DIRECTIONS
Write out every record below exactly as it appears.

# start of DATA SHOWN

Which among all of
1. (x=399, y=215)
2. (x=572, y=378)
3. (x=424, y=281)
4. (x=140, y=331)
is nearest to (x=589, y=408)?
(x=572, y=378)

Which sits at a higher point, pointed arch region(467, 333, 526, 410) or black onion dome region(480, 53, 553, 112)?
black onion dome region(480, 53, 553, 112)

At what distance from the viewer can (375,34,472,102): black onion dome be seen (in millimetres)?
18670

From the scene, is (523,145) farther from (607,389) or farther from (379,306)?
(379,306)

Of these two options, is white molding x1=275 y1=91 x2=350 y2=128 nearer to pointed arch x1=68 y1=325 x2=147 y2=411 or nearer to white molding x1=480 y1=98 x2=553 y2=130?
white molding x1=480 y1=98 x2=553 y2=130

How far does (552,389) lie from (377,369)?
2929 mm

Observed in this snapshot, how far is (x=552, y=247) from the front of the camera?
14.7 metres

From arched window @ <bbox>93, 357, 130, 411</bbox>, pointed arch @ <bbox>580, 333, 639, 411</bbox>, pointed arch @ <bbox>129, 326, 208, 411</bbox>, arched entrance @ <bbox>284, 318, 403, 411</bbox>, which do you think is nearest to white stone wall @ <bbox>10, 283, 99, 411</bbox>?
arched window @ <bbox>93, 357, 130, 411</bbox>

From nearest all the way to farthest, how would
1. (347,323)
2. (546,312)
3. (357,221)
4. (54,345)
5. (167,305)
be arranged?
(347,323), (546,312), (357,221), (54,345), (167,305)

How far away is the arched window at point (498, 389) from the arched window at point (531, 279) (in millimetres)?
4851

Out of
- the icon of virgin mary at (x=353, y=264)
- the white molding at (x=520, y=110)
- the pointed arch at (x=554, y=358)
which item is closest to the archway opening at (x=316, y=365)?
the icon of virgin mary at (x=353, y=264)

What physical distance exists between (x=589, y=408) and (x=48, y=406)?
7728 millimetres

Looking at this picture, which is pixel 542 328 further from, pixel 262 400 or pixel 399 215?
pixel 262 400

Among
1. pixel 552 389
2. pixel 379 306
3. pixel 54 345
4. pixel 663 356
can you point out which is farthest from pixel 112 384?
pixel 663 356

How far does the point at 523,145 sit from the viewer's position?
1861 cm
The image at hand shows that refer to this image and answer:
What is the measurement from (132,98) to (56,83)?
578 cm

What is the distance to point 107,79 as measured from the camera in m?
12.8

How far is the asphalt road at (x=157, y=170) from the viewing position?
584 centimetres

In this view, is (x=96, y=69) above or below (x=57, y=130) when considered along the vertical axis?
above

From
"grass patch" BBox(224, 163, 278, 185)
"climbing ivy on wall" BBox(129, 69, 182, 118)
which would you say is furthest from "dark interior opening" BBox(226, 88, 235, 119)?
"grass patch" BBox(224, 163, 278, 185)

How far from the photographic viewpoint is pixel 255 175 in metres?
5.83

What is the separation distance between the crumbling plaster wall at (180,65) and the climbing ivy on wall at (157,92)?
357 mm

# end of DATA SHOWN

CORRECT RESPONSE
Which among all of
1. (x=399, y=215)
2. (x=572, y=378)
3. (x=424, y=281)
4. (x=140, y=331)
is nearest to (x=589, y=408)?
(x=572, y=378)

Which sits at a higher point, pointed arch region(467, 333, 526, 410) or black onion dome region(480, 53, 553, 112)?
black onion dome region(480, 53, 553, 112)

At what distance from the viewer can (375,34,472,102): black onion dome be seen (in millimetres)?
18670

From the scene, is (523,145) farther from (607,389) or farther from (379,306)?
(379,306)

Of these two options, is white molding x1=275 y1=91 x2=350 y2=128 nearer to pointed arch x1=68 y1=325 x2=147 y2=411 or nearer to white molding x1=480 y1=98 x2=553 y2=130?
white molding x1=480 y1=98 x2=553 y2=130

How far does (552,389) lie from (377,369)?
2929 mm

Observed in this snapshot, how far is (x=552, y=247) from the front of the camera?
14.7 metres

From arched window @ <bbox>93, 357, 130, 411</bbox>, pointed arch @ <bbox>580, 333, 639, 411</bbox>, pointed arch @ <bbox>129, 326, 208, 411</bbox>, arched entrance @ <bbox>284, 318, 403, 411</bbox>, which do you think is nearest to white stone wall @ <bbox>10, 283, 99, 411</bbox>?
arched window @ <bbox>93, 357, 130, 411</bbox>

From nearest all the way to farthest, how would
1. (347,323)
2. (546,312)
3. (357,221)
4. (54,345)
5. (167,305)
be arranged?
(347,323), (546,312), (357,221), (54,345), (167,305)

How far away is the arched window at point (498, 389) from the arched window at point (531, 279) (in millimetres)?
4851

Out of
- the icon of virgin mary at (x=353, y=264)
- the white molding at (x=520, y=110)
- the pointed arch at (x=554, y=358)
which item is closest to the archway opening at (x=316, y=365)?
the icon of virgin mary at (x=353, y=264)

What physical distance exists between (x=589, y=408) and (x=48, y=406)?
7728 millimetres

Looking at this picture, which is pixel 542 328 further from, pixel 262 400 or pixel 399 215?
pixel 262 400

Among
1. pixel 552 389
2. pixel 379 306
3. pixel 54 345
4. pixel 663 356
can you point out which is farthest from pixel 112 384?
pixel 663 356

How far does the point at 523,145 sit from the viewer's position?
1861 cm
The image at hand shows that refer to this image and answer:
What is the measurement from (132,98) to (56,83)?
578 cm

What is the distance to point 107,79 as measured from the camera in m?
12.8

How far is the asphalt road at (x=157, y=170) from the viewing position?
584 centimetres

In this view, is (x=96, y=69) above or below (x=57, y=130) when considered along the vertical axis?
above

From
"grass patch" BBox(224, 163, 278, 185)
"climbing ivy on wall" BBox(129, 69, 182, 118)
which would you say is furthest from "dark interior opening" BBox(226, 88, 235, 119)?
"grass patch" BBox(224, 163, 278, 185)

How far from the photographic viewpoint is pixel 255 175 in metres?
5.83

What is the separation distance between the crumbling plaster wall at (180,65) and the climbing ivy on wall at (157,92)?
357 mm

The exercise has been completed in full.